Contrary to the popular belief that foreign investors’ ears are annoyed by the sound coming from Pres. Duterte’s mouth, we cannot really attribute everything to that matter.
The growing tension between international markets, brought about by political (wars) and economic issues (Brexit, dollar, oil) this year, is what’s causing this topsy-turvy behavior of our local market.
Take a look at the major index not only of our neighboring Asian markets but also those of the American and European markets. Don’t you see an advanced celebration of Valentine’s Day in their markets, too?
Citing President Duterte, as the only or major cause of this volatility in the market, is a lazy boy’s way of interpreting things. Blaming is totally different from analyzing. Let’s talk about the Philippine Stock Exchange Index (PSEi).
PSEi already breached its support near 7,300-7,400. Watch out for the next support near 6,900-7,000 as the outflow of foreign funds continues. On a 30-day trading period, PSEi is on a Net Foreign Selling worth PHP15,907,723,000.00.
Breaking below 7,300, which is breaking below its 200-day SMA, is existing from the long-term bullish trend of PSEi.
If local and foreign investors won’t find PSEi ripe for a good entry near 7,300 to 7,400, the downtrend might continue until it re-tests the support near 6,900 to 7,000.

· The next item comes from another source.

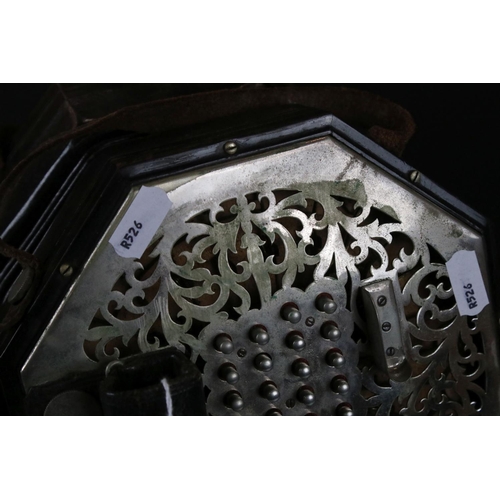 123 - An English Wheatstone & Co concertina, with fifty six metal buttons on foliate pierced metal, No.276...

MACD is bearish as it moves below the zero line and below the signal line. RSI, despite its upward slope, is closer to the oversold area than the overbought area.
Volume was low from October 7 to 12. It went back to its 30-day volume average on October 13, 2016.

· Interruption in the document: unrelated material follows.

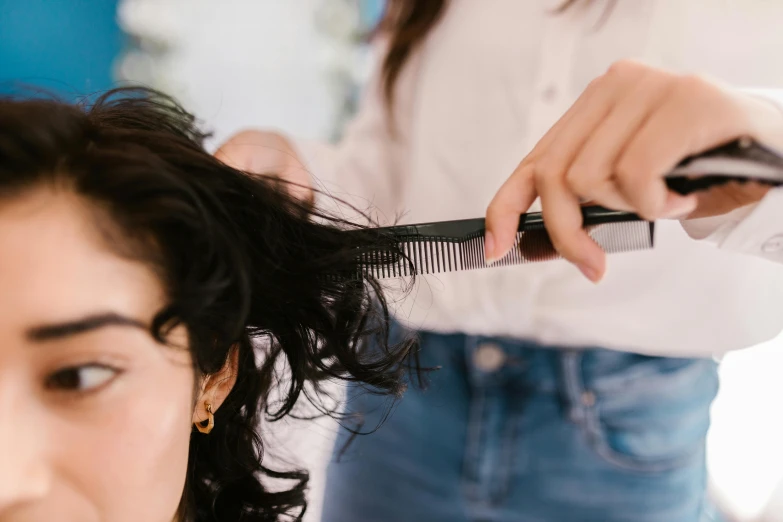 a woman cutting another woman's hair with a comb, by Nicolette Macnamara, trending on pexels, hurufiyya, thumbnail, over the shoulder, bedhead, woman with black hair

Stay on the sidelines if you’re the kind of a trader whose only basis for all decisions is what you think, feel, and believe without any data behind it. Take this opportunity to study 2 to 3 indicators that suit you best. Identify your risk tolerance so you won’t see yourself again losing more than what you can only afford to handle.
When it comes to long-term investing, continue with your monthly top-up schedule. Don’t postpone it. Don’t get stuck at this kind of thinking: “Shall I buy now or postpone the plan to buy? The price might go down further by next month.” Once you get used to that kind of thinking, as far as long-term investing is concerned, you might end up saying that 12 months a year and investing on nothing at all. It is not a bad idea to be wary of your stocks’ support levels. Just don’t let your craving to catch the perfect bottom paralyze you.
So, is the Philippine stock market bearish because of President Rodrigo Duterte or it’s just easier to blame than to analyze properly? Ssshhhh. Answer in silence.